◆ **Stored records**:
⟨
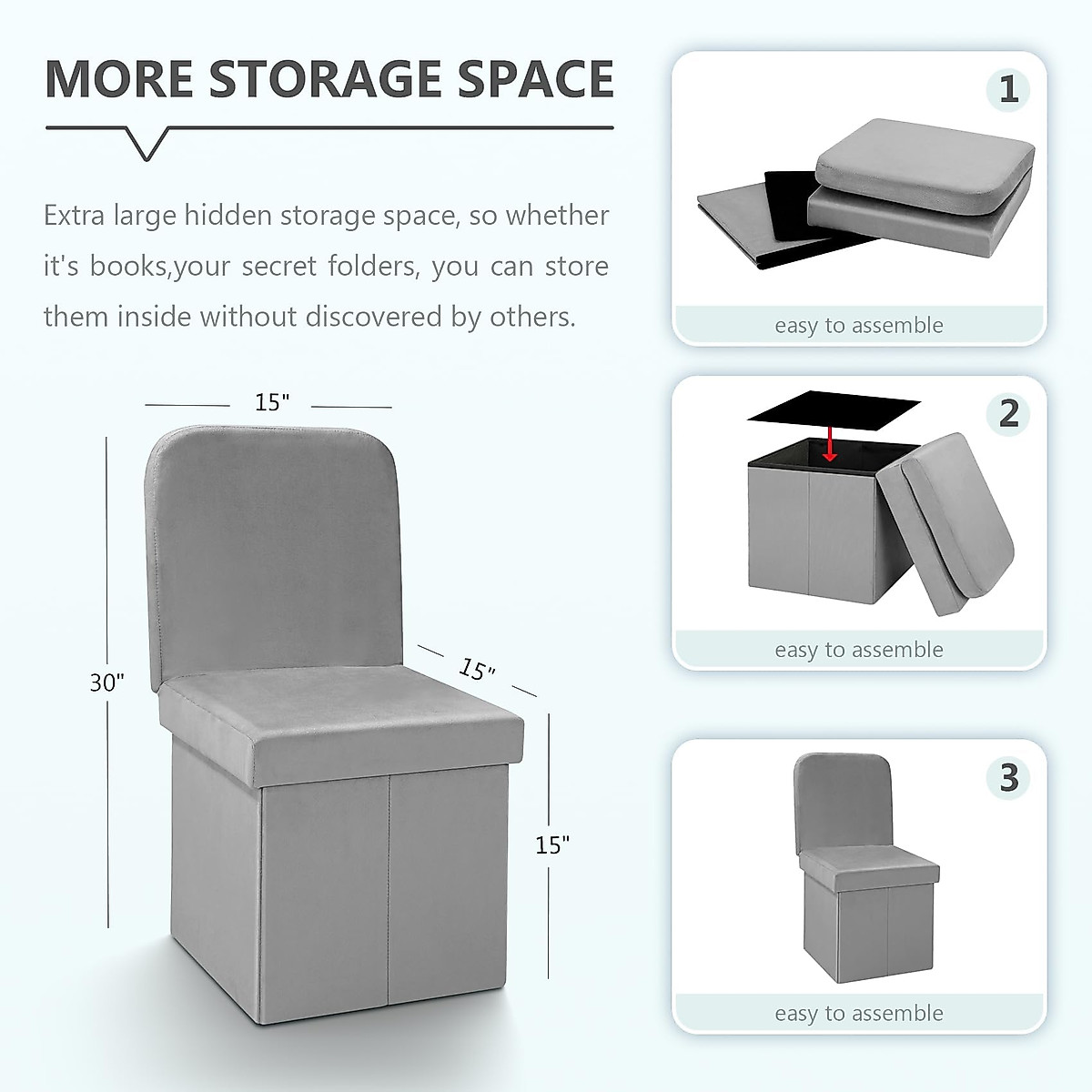 MORE STORAGE SPACE

Extra large hidden storage space, so whether it's books,your secret folders, you can store them inside without discovered by others.

15"

30"

15"

15"

1

easy to assemble

2

easy to assemble

3

easy to assemble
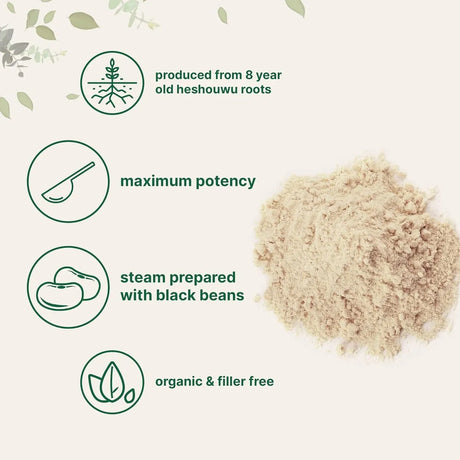 produced from 8 year old heshouwu roots

maximum potency

steam prepared with black beans

organic & filler free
⟩
◆ **DESCRIPTION OF THE TASK**: Type out all the records verbatim, minus images.

◆ **SOLUTION**:
 MORE STORAGE SPACE

Extra large hidden storage space, so whether it's books,your secret folders, you can store them inside without discovered by others.

15"

30"

15"

15"

1

easy to assemble

2

easy to assemble

3

easy to assemble
 produced from 8 year old heshouwu roots

maximum potency

steam prepared with black beans

organic & filler free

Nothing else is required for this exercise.